Boredom. Remember how awful that feeling was in childhood. Time moved excruciatingly slowly. It seemed like forever before something exciting or interesting happened. Some of the bad kids in school who couldn't stand the boredom would make exciting things happen. But that often made things worse.

Adults who understood the reasons for my restlessness would tell me, "When you're an adult, time will start to move with incredible speed." The implication was that then I wouldn't be bored anymore. But by the first year of college I was convinced that the no more boredom part just wasn't true. The courses were a dreadful tedium.

At home, both my parents had been and were great conversationalists. We had exciting discussions about how various political programs related to economics. The psychology of people and animals and the books we were reading were regular dinner talk. When I presented ideas I had digested as a result of my reading and thinking, these were met with delighted responsiveness. My parents were especially congratulatory when I produced well thought out concepts.

Away from home, my first two years of college were a stark contrast. The courses were irritatingly dull. In economics we were expected to admire and remember mathematical functions and graphs presumed to describe economic activity, however, these mathematical abstractions didn't take into account human interaction. So why couldn't my professors see that the reason the graphs were poor predictors was because they didn't take into account human behavior? Psychology fared no better. Again we were supposed to admire and memorize mathematical functions. This time their purpose was to prove the professor's school of thought superior to that of his competitors. That was not only a dreadful bore, but it struck me as cheating. Wasn't the purpose of experimentation to find out how reality is built, not to prove another professor wrong?

After those first two years of college, a dread hung over me: I would have to spend the next fifty, maybe seventy more years (I come from a long-lived family) in meaningless work. What could be more stifling! On the immediate horizon were another two years of pointless memorization of meaningless facts and ideas. If I hadn't been brought up to be a well-behaved girl who gritted her teeth and did what was expected of her, I would have put an end to college.

Instead, my fiancé and I married. That created excitement. But then my husband had to continue medical school, which meant he was gone during the day and had to study till late at night. As expected of a good girl, I transferred to a college in New York, where we now lived. That's where what by now was the unexpected happened. Instead of boring and often dogmatic claims, several of my New York professors presented ideas and had discussions that resembled those we had at home. There was the music professor who so loved the symphonic form that he took us through it using the main classical composers as demonstration. To this day I draw from what I had begun to understand in his class so many decades ago. The same held for my arts professors. Then there were the chemistry and psychology professors with whom we considered different concepts as to how the real world is put together and how one could test these different conceptualizations. I was fascinated. This was even more than great conversation; this showed a way I could become an intellectual explorer. Now that was exciting! The threatening dark cloud lifted. I would never again be bored. If I lived to be a hundred, life would continue to be an exciting exploration. I had found lifelong learning.

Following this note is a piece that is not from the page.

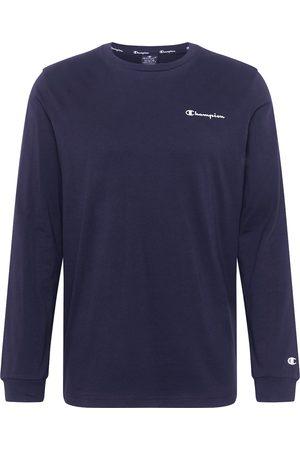 Champion Authentic Athletic Apparel Shirt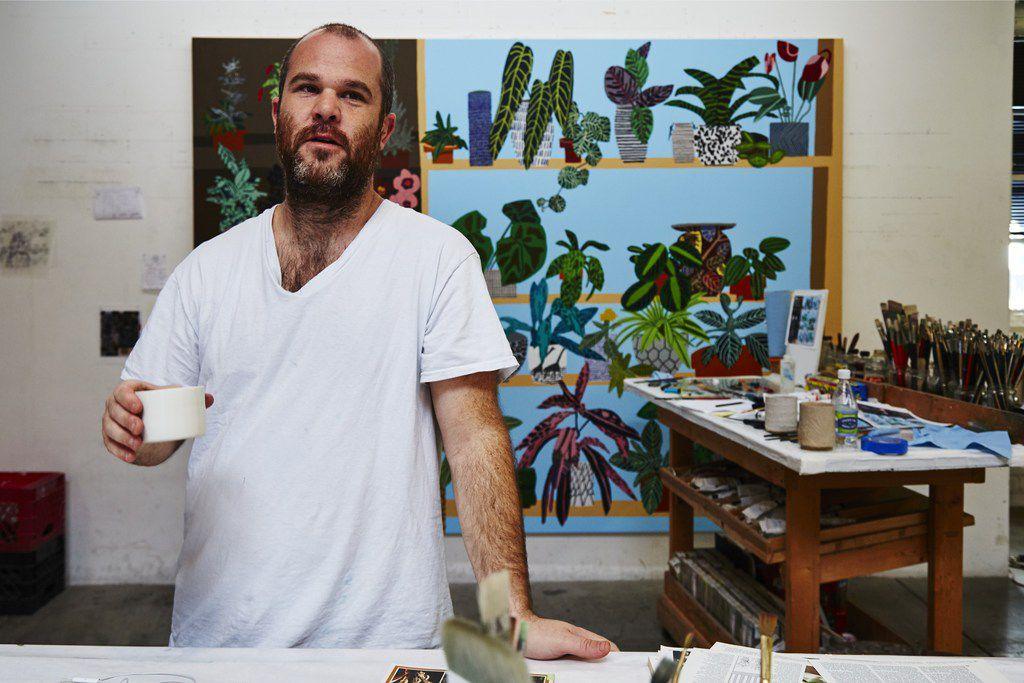 Artist Jonas Wood, in his studio.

Before long I realized that exploration need not be restricted to science, my chosen area. Musicians, artists, architects, carpenters, even entrepreneurs can also be explorers. They too can spend their lives in seeking to understand their world, be it music or art or whatever they have found exciting to explore. But then there are the numerous adults who are still locked into boredom, which continues to hang over them for hours, even years of their lives. The antidote of excessive TV viewing can only partially overcome the apathy that comes with a life of tedium. Nor do drugs or the excitement of violence put an end to the listlessness that accompanies boredom. I remember so well how as a child I understood why the lions and tigers were pacing in their cells. They were experiencing a feeling I knew only too well. Their roars sounded like screams of rage because nothing of interest was happening.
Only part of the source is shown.